* [Liste des données]
-*-

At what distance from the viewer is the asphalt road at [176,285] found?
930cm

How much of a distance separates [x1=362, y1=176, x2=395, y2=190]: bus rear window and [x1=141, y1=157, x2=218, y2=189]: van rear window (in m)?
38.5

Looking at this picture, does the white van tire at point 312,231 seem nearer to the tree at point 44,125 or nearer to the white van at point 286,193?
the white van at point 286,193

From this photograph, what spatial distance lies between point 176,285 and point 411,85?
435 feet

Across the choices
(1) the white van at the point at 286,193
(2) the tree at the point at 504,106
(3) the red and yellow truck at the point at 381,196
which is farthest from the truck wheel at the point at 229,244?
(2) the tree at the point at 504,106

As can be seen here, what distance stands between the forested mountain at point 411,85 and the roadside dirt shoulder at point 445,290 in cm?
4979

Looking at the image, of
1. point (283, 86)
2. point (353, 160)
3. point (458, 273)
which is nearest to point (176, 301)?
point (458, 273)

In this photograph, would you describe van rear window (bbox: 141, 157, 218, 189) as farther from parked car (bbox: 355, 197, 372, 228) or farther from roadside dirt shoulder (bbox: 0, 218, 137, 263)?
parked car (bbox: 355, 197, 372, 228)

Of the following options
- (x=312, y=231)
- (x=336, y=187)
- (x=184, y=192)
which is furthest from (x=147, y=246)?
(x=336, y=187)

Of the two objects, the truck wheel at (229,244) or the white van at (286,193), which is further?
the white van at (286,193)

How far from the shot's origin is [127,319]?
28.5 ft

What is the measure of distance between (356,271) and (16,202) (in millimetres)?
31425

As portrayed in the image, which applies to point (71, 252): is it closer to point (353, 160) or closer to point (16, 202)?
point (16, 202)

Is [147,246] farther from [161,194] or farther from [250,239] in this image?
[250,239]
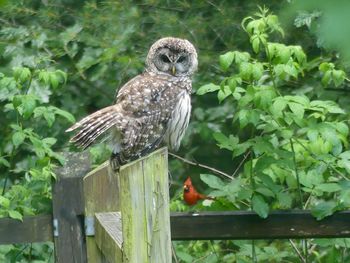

-*-

* [Vos consignes] Reprends toutes ces lignes en renommant « roadside dirt shoulder » en « gravel shoulder » et laisse le reste intact. L'image ne doit pas figurer dans ta réponse.

* [Résultat de l'exercice]
At what distance from the viewer is the asphalt road at [176,285] found?
930cm

How much of a distance separates [x1=362, y1=176, x2=395, y2=190]: bus rear window and [x1=141, y1=157, x2=218, y2=189]: van rear window (in m)?
38.5

Looking at this picture, does the white van tire at point 312,231 seem nearer to the tree at point 44,125 or nearer to the white van at point 286,193?
the white van at point 286,193

From this photograph, what spatial distance lies between point 176,285 and point 411,85?
435 feet

Across the choices
(1) the white van at the point at 286,193
(2) the tree at the point at 504,106
(3) the red and yellow truck at the point at 381,196
which is farthest from the truck wheel at the point at 229,244?
(2) the tree at the point at 504,106

As can be seen here, what distance stands between the forested mountain at point 411,85 and the gravel shoulder at point 445,290 in cm?
4979

Looking at the image, of
1. point (283, 86)
2. point (353, 160)
3. point (458, 273)
which is nearest to point (176, 301)?
point (458, 273)

In this photograph, would you describe van rear window (bbox: 141, 157, 218, 189) as farther from parked car (bbox: 355, 197, 372, 228) or farther from gravel shoulder (bbox: 0, 218, 137, 263)?
parked car (bbox: 355, 197, 372, 228)

Of the following options
- (x=312, y=231)
- (x=336, y=187)
- (x=184, y=192)
which is furthest from (x=147, y=246)?
(x=336, y=187)

Of the two objects, the truck wheel at (229,244) or the white van at (286,193), which is further?
the white van at (286,193)

How far from the shot's origin is [127,319]?
28.5 ft

What is the measure of distance between (356,271) and (16,202) (in millimetres)?
31425

As portrayed in the image, which applies to point (71, 252): is it closer to point (353, 160) or closer to point (16, 202)?
point (16, 202)

Is [147,246] farther from [161,194] or farther from [250,239] in this image?
[250,239]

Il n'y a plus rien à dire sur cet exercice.